Code quality is something I’m constantly working on. You can see the development in my scripts; I only recently started using dplyr and the rest of the tidyverse in R, and what a difference it’s made to the quality of my code. I cringe a little, looking back at my earliest scripts (and they’re a matter of public record, forever). Cringe is good, though. Cringe signals improvement, and wisdom gained.

I thought I’d share a few of the practices that were drilled into me during my CS education that have helped improve the style, quality, and readability of my code.

1. Comment your code.

Please. If not for others, then for your future self. You will neither remember nor understand your code in the future as well as you think you will. I don’t to it as thoroughly as I ought; I’m not sure anyone does. This is easy to change, and doesn’t take much effort.

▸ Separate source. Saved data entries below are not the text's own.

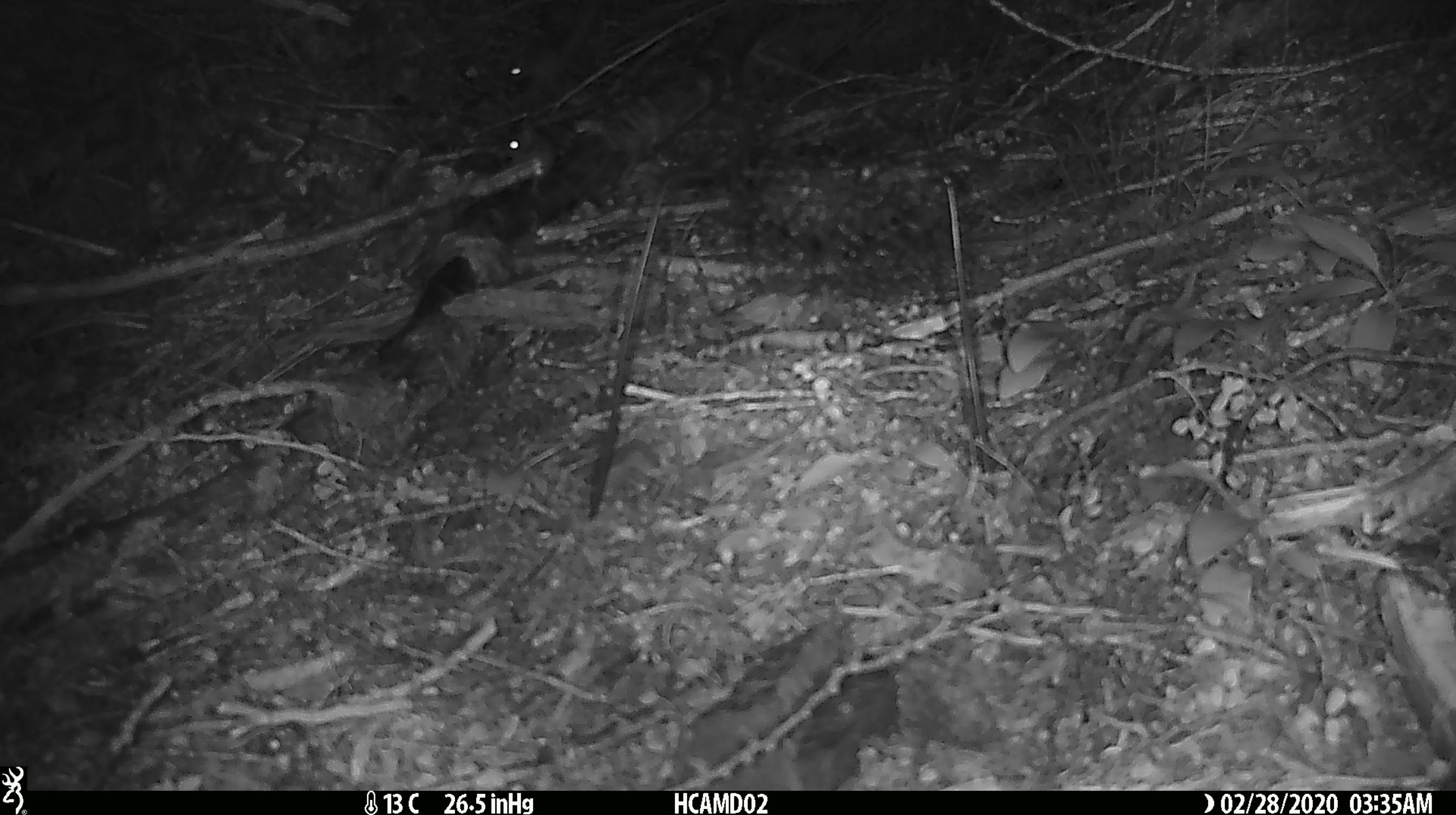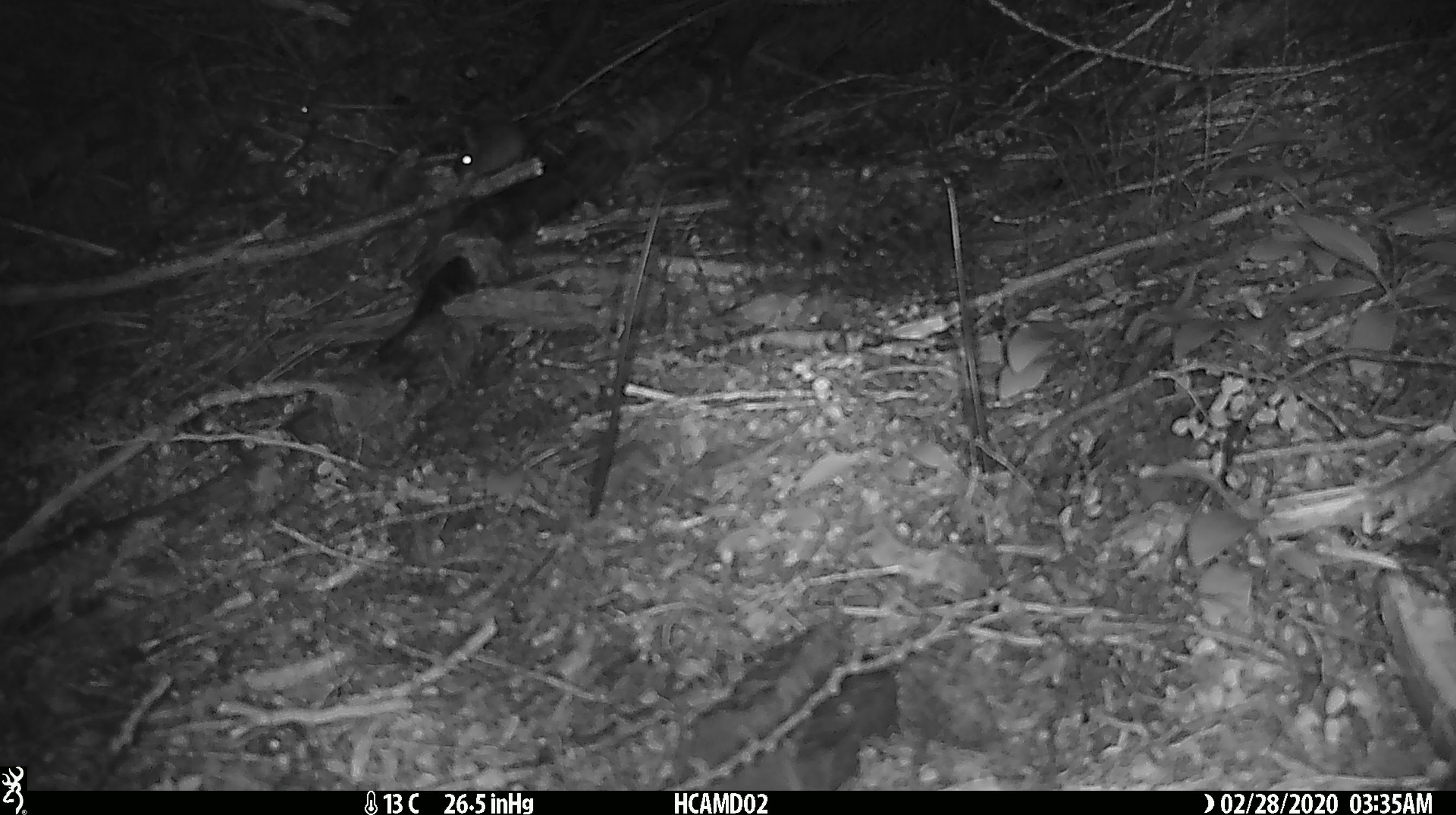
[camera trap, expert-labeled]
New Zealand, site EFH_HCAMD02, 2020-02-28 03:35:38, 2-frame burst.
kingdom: Animalia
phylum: Chordata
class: Mammalia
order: Rodentia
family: Muridae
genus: Mus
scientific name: Mus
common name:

Functions should be commented with what their inputs are, what it does to those inputs, and what it returns. For a gold star, you can include examples of input and output.

For example:


'''

A function that takes in a list of integers X

and returns the arithmetic mean in floating-point

form.

'''

def mean(x):
    return(sum(x)/float(len(x)))

Global variables should be commented with what they are and how they’re used, so that you can change them without having to dig back through the code to make sure you understand what the variable does.

Commenting code makes it much easier for others to understand, and it cuts way down on re-learning if you have to go back and revisit old code.

2. Use sensible variable and function names.

It very rapidly becomes impossible to tell what is happening when all variables are named x, x1, x2, or tmp. While we want variable names to be succinct, they should also make sense and be recognizable. Degrees of freedom can be df. A subject’s height could be subj_height, rather than, say, h or s_h.

This is also good to do when you’re subsetting data. You don’t want to confuse yourself or others about which variable represents the full dataset, and which represents a subset!

Functions should also, ideally, be named after what they do. cartesian_to_polar(x, y) is obvious (if you know your coordinate systems); c2p(x, y) less so.

3. Avoid hardcoding.

“Hardcoding” is the practice of writing explicit, fixed values into functions and scripts instead of variables. So if you had a run_experiment function, hardcoded to do 100 trials, it might look like this:


def run_experiment:

    for i in range(100):

        do_trial(i)
do_other_stuff(i)

And then maybe at the end of the script, you have to reference the number of trials again, maybe to calculate percent correct:


#let's assume for convenience that yes_responses is a list of bools

correct_resp = sum(yes_responses)/100

This works fine, but what if you decide to change the number of trials? Then you’ll have to hunt back through every place you used 100 and change it. What would be a lot easier is to define a variable, num_trials, at the beginning of your script. Then, every time you need to reference this number, use num_trials rather than the hard number. Then, if you change your mind, you only have to change the value of num_trials to change its value everywhere else in the script.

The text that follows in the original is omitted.